**Exercise aim**:
Each record that follows must be reproduced exactly.

-- Data for review follows --

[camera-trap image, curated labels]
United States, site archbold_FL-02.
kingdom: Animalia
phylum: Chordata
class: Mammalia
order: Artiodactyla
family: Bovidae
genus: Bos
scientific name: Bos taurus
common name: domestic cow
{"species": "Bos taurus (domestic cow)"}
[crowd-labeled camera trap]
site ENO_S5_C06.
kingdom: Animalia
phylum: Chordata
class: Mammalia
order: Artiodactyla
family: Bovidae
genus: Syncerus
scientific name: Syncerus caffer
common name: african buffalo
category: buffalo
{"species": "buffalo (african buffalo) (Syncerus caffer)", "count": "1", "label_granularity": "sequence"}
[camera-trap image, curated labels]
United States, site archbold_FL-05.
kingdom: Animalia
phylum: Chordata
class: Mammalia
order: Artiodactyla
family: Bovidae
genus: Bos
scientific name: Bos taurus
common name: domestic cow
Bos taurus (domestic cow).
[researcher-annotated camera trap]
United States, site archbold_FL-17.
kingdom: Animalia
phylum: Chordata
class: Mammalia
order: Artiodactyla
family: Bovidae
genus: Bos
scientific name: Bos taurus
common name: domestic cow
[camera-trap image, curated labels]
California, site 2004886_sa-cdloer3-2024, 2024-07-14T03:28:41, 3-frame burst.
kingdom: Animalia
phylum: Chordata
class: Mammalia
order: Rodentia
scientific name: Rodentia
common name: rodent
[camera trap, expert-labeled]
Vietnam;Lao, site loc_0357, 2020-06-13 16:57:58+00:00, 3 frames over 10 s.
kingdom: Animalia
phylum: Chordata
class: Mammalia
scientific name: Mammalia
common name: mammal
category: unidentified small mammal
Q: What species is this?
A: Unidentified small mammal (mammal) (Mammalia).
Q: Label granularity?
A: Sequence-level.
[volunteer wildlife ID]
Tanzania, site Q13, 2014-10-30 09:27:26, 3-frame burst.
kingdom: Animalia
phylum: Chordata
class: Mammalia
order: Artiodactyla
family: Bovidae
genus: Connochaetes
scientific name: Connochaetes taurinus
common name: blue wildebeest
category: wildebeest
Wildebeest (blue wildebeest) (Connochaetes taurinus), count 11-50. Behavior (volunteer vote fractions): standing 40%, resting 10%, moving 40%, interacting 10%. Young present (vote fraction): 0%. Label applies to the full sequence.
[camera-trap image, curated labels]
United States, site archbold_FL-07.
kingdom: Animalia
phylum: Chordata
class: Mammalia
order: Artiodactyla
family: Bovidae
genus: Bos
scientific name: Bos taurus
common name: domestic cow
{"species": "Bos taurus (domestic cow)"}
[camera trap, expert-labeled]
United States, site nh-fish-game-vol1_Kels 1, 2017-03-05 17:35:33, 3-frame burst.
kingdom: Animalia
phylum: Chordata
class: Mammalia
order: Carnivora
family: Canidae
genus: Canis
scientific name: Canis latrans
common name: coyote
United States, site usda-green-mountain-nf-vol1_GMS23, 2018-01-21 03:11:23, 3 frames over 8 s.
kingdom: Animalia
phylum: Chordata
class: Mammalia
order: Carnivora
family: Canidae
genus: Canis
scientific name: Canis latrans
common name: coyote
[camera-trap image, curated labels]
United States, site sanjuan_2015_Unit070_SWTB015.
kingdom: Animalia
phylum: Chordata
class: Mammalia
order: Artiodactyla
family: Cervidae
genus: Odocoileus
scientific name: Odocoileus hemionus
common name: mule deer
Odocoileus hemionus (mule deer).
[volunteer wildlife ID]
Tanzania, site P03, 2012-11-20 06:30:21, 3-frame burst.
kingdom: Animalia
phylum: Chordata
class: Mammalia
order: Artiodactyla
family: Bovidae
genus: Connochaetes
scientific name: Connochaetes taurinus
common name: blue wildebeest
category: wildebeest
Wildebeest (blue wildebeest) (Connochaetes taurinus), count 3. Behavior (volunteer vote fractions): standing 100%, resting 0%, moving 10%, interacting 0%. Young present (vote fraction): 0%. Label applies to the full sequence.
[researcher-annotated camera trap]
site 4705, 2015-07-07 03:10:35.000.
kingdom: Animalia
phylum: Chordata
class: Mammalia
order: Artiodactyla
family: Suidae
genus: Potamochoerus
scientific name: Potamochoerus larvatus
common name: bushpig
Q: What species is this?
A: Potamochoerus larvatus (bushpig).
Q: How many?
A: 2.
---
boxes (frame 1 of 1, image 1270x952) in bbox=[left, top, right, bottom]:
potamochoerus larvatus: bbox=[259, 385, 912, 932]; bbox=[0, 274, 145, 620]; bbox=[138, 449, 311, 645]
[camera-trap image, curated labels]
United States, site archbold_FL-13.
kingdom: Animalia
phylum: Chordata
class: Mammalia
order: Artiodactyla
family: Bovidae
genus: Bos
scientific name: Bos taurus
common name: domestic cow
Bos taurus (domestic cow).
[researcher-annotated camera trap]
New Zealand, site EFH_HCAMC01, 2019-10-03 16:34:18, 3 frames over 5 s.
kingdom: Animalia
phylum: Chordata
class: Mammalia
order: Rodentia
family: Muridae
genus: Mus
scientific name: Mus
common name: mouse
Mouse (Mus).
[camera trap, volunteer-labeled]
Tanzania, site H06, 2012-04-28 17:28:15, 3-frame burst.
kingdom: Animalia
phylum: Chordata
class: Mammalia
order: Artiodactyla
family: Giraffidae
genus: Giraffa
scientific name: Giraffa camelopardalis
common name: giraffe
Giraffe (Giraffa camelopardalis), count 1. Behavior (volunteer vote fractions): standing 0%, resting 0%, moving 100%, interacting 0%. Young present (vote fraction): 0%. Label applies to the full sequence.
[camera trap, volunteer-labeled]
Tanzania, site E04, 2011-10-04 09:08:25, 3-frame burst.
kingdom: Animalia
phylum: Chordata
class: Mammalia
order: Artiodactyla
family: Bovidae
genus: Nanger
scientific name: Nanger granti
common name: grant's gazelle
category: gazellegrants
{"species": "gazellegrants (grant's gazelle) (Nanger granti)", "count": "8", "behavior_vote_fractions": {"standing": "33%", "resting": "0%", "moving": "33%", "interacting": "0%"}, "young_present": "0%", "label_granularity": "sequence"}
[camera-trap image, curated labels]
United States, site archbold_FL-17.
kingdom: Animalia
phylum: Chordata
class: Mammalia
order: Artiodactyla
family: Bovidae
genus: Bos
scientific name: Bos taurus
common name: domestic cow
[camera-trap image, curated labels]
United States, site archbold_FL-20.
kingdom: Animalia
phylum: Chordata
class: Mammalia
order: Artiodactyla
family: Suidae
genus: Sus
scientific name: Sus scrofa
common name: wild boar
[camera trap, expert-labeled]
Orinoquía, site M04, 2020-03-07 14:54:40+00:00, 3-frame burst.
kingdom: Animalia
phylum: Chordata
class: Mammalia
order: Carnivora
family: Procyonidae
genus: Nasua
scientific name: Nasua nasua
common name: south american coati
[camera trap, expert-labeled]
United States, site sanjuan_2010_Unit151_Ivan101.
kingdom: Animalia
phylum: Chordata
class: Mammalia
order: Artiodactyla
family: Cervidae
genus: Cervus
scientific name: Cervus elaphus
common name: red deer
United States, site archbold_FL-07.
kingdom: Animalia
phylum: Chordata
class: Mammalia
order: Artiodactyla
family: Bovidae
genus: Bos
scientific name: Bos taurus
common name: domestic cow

-- Data for review concluded --

**Exercise output**:
[camera-trap image, curated labels]
United States, site archbold_FL-02.
kingdom: Animalia
phylum: Chordata
class: Mammalia
order: Artiodactyla
family: Bovidae
genus: Bos
scientific name: Bos taurus
common name: domestic cow
{"species": "Bos taurus (domestic cow)"}
[crowd-labeled camera trap]
site ENO_S5_C06.
kingdom: Animalia
phylum: Chordata
class: Mammalia
order: Artiodactyla
family: Bovidae
genus: Syncerus
scientific name: Syncerus caffer
common name: african buffalo
category: buffalo
{"species": "buffalo (african buffalo) (Syncerus caffer)", "count": "1", "label_granularity": "sequence"}
[camera-trap image, curated labels]
United States, site archbold_FL-05.
kingdom: Animalia
phylum: Chordata
class: Mammalia
order: Artiodactyla
family: Bovidae
genus: Bos
scientific name: Bos taurus
common name: domestic cow
Bos taurus (domestic cow).
[researcher-annotated camera trap]
United States, site archbold_FL-17.
kingdom: Animalia
phylum: Chordata
class: Mammalia
order: Artiodactyla
family: Bovidae
genus: Bos
scientific name: Bos taurus
common name: domestic cow
[camera-trap image, curated labels]
California, site 2004886_sa-cdloer3-2024, 2024-07-14T03:28:41, 3-frame burst.
kingdom: Animalia
phylum: Chordata
class: Mammalia
order: Rodentia
scientific name: Rodentia
common name: rodent
[camera trap, expert-labeled]
Vietnam;Lao, site loc_0357, 2020-06-13 16:57:58+00:00, 3 frames over 10 s.
kingdom: Animalia
phylum: Chordata
class: Mammalia
scientific name: Mammalia
common name: mammal
category: unidentified small mammal
Q: What species is this?
A: Unidentified small mammal (mammal) (Mammalia).
Q: Label granularity?
A: Sequence-level.
[volunteer wildlife ID]
Tanzania, site Q13, 2014-10-30 09:27:26, 3-frame burst.
kingdom: Animalia
phylum: Chordata
class: Mammalia
order: Artiodactyla
family: Bovidae
genus: Connochaetes
scientific name: Connochaetes taurinus
common name: blue wildebeest
category: wildebeest
Wildebeest (blue wildebeest) (Connochaetes taurinus), count 11-50. Behavior (volunteer vote fractions): standing 40%, resting 10%, moving 40%, interacting 10%. Young present (vote fraction): 0%. Label applies to the full sequence.
[camera-trap image, curated labels]
United States, site archbold_FL-07.
kingdom: Animalia
phylum: Chordata
class: Mammalia
order: Artiodactyla
family: Bovidae
genus: Bos
scientific name: Bos taurus
common name: domestic cow
{"species": "Bos taurus (domestic cow)"}
[camera trap, expert-labeled]
United States, site nh-fish-game-vol1_Kels 1, 2017-03-05 17:35:33, 3-frame burst.
kingdom: Animalia
phylum: Chordata
class: Mammalia
order: Carnivora
family: Canidae
genus: Canis
scientific name: Canis latrans
common name: coyote
United States, site usda-green-mountain-nf-vol1_GMS23, 2018-01-21 03:11:23, 3 frames over 8 s.
kingdom: Animalia
phylum: Chordata
class: Mammalia
order: Carnivora
family: Canidae
genus: Canis
scientific name: Canis latrans
common name: coyote
[camera-trap image, curated labels]
United States, site sanjuan_2015_Unit070_SWTB015.
kingdom: Animalia
phylum: Chordata
class: Mammalia
order: Artiodactyla
family: Cervidae
genus: Odocoileus
scientific name: Odocoileus hemionus
common name: mule deer
Odocoileus hemionus (mule deer).
[volunteer wildlife ID]
Tanzania, site P03, 2012-11-20 06:30:21, 3-frame burst.
kingdom: Animalia
phylum: Chordata
class: Mammalia
order: Artiodactyla
family: Bovidae
genus: Connochaetes
scientific name: Connochaetes taurinus
common name: blue wildebeest
category: wildebeest
Wildebeest (blue wildebeest) (Connochaetes taurinus), count 3. Behavior (volunteer vote fractions): standing 100%, resting 0%, moving 10%, interacting 0%. Young present (vote fraction): 0%. Label applies to the full sequence.
[researcher-annotated camera trap]
site 4705, 2015-07-07 03:10:35.000.
kingdom: Animalia
phylum: Chordata
class: Mammalia
order: Artiodactyla
family: Suidae
genus: Potamochoerus
scientific name: Potamochoerus larvatus
common name: bushpig
Q: What species is this?
A: Potamochoerus larvatus (bushpig).
Q: How many?
A: 2.
---
boxes (frame 1 of 1, image 1270x952) in bbox=[left, top, right, bottom]:
potamochoerus larvatus: bbox=[259, 385, 912, 932]; bbox=[0, 274, 145, 620]; bbox=[138, 449, 311, 645]
[camera-trap image, curated labels]
United States, site archbold_FL-13.
kingdom: Animalia
phylum: Chordata
class: Mammalia
order: Artiodactyla
family: Bovidae
genus: Bos
scientific name: Bos taurus
common name: domestic cow
Bos taurus (domestic cow).
[researcher-annotated camera trap]
New Zealand, site EFH_HCAMC01, 2019-10-03 16:34:18, 3 frames over 5 s.
kingdom: Animalia
phylum: Chordata
class: Mammalia
order: Rodentia
family: Muridae
genus: Mus
scientific name: Mus
common name: mouse
Mouse (Mus).
[camera trap, volunteer-labeled]
Tanzania, site H06, 2012-04-28 17:28:15, 3-frame burst.
kingdom: Animalia
phylum: Chordata
class: Mammalia
order: Artiodactyla
family: Giraffidae
genus: Giraffa
scientific name: Giraffa camelopardalis
common name: giraffe
Giraffe (Giraffa camelopardalis), count 1. Behavior (volunteer vote fractions): standing 0%, resting 0%, moving 100%, interacting 0%. Young present (vote fraction): 0%. Label applies to the full sequence.
[camera trap, volunteer-labeled]
Tanzania, site E04, 2011-10-04 09:08:25, 3-frame burst.
kingdom: Animalia
phylum: Chordata
class: Mammalia
order: Artiodactyla
family: Bovidae
genus: Nanger
scientific name: Nanger granti
common name: grant's gazelle
category: gazellegrants
{"species": "gazellegrants (grant's gazelle) (Nanger granti)", "count": "8", "behavior_vote_fractions": {"standing": "33%", "resting": "0%", "moving": "33%", "interacting": "0%"}, "young_present": "0%", "label_granularity": "sequence"}
[camera-trap image, curated labels]
United States, site archbold_FL-17.
kingdom: Animalia
phylum: Chordata
class: Mammalia
order: Artiodactyla
family: Bovidae
genus: Bos
scientific name: Bos taurus
common name: domestic cow
[camera-trap image, curated labels]
United States, site archbold_FL-20.
kingdom: Animalia
phylum: Chordata
class: Mammalia
order: Artiodactyla
family: Suidae
genus: Sus
scientific name: Sus scrofa
common name: wild boar
[camera trap, expert-labeled]
Orinoquía, site M04, 2020-03-07 14:54:40+00:00, 3-frame burst.
kingdom: Animalia
phylum: Chordata
class: Mammalia
order: Carnivora
family: Procyonidae
genus: Nasua
scientific name: Nasua nasua
common name: south american coati
[camera trap, expert-labeled]
United States, site sanjuan_2010_Unit151_Ivan101.
kingdom: Animalia
phylum: Chordata
class: Mammalia
order: Artiodactyla
family: Cervidae
genus: Cervus
scientific name: Cervus elaphus
common name: red deer
United States, site archbold_FL-07.
kingdom: Animalia
phylum: Chordata
class: Mammalia
order: Artiodactyla
family: Bovidae
genus: Bos
scientific name: Bos taurus
common name: domestic cow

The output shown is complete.